This article is the bi-annual update of the long term charts of the SET Index, price
earning ratio and price to book value posted on CNX Translation Forum.
Here we go again with our bi-annual update for the long term charts of the Thai stock market.
The
chart below is the SET index between 1975 and July 2012. To my
surprise, the Thai stock market has gone up sharply in the last 6
months, despite the European crisis and the slowdown in China and
globally.
The
PER has gone back up to around 15, mainly due to the stock market
improvement, but also because of lower earnings. This metric make me
bearish again, because when the Thai stock market has a PER above 15, it
is usually not a good time to invest.
The
price to book value went up to 2 which does not make Thai stocks really
overvalued, but not cheap either. For reference, in Europe, the P/B
ratio is around 1 now.
To
conclude, I believe the Thai stock market is relatively overvalued both
historically, and compared to other stocks markets around the world.
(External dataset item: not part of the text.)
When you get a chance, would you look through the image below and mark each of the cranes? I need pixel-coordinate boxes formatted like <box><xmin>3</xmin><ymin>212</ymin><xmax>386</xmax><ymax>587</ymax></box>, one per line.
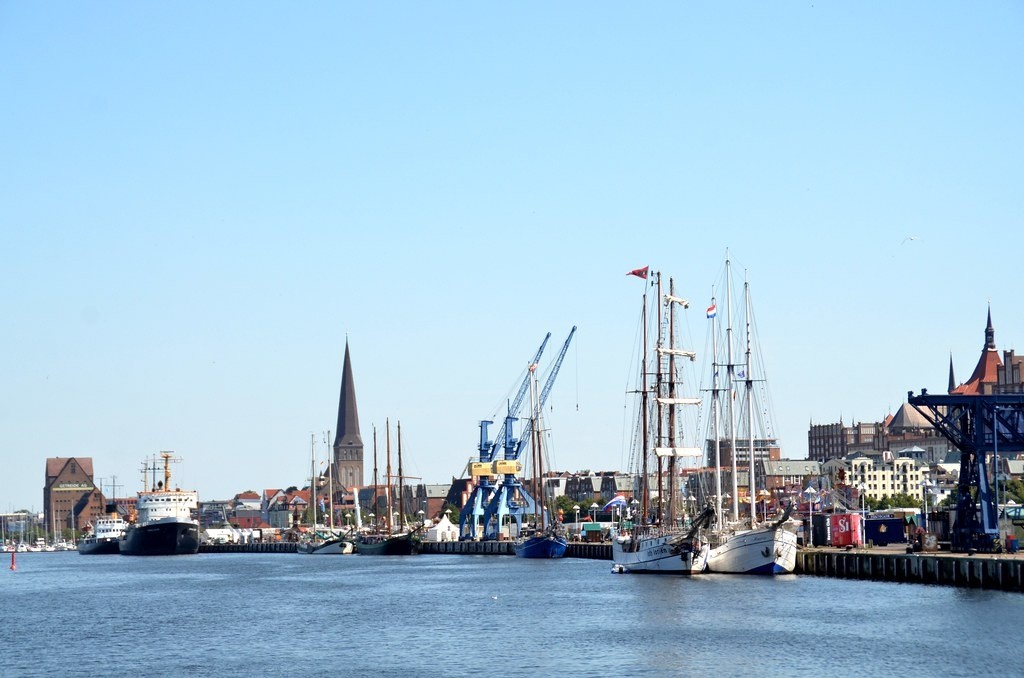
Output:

The dividend yield is now 3.63% which is slightly higher than what you
can get in a fixed deposit (Bangkok Bank now offers up to 3.25 % p.a for
a 36 months fixed deposit). I also believe a recession has already hit
western economies which may worsen later this year or in 2013, and we'll
see a hard-landing in China, both of these events should affect the
Thai stock, and I would not be surprised if we could see a 30%
correction in the Thai stock market within the next 2 years.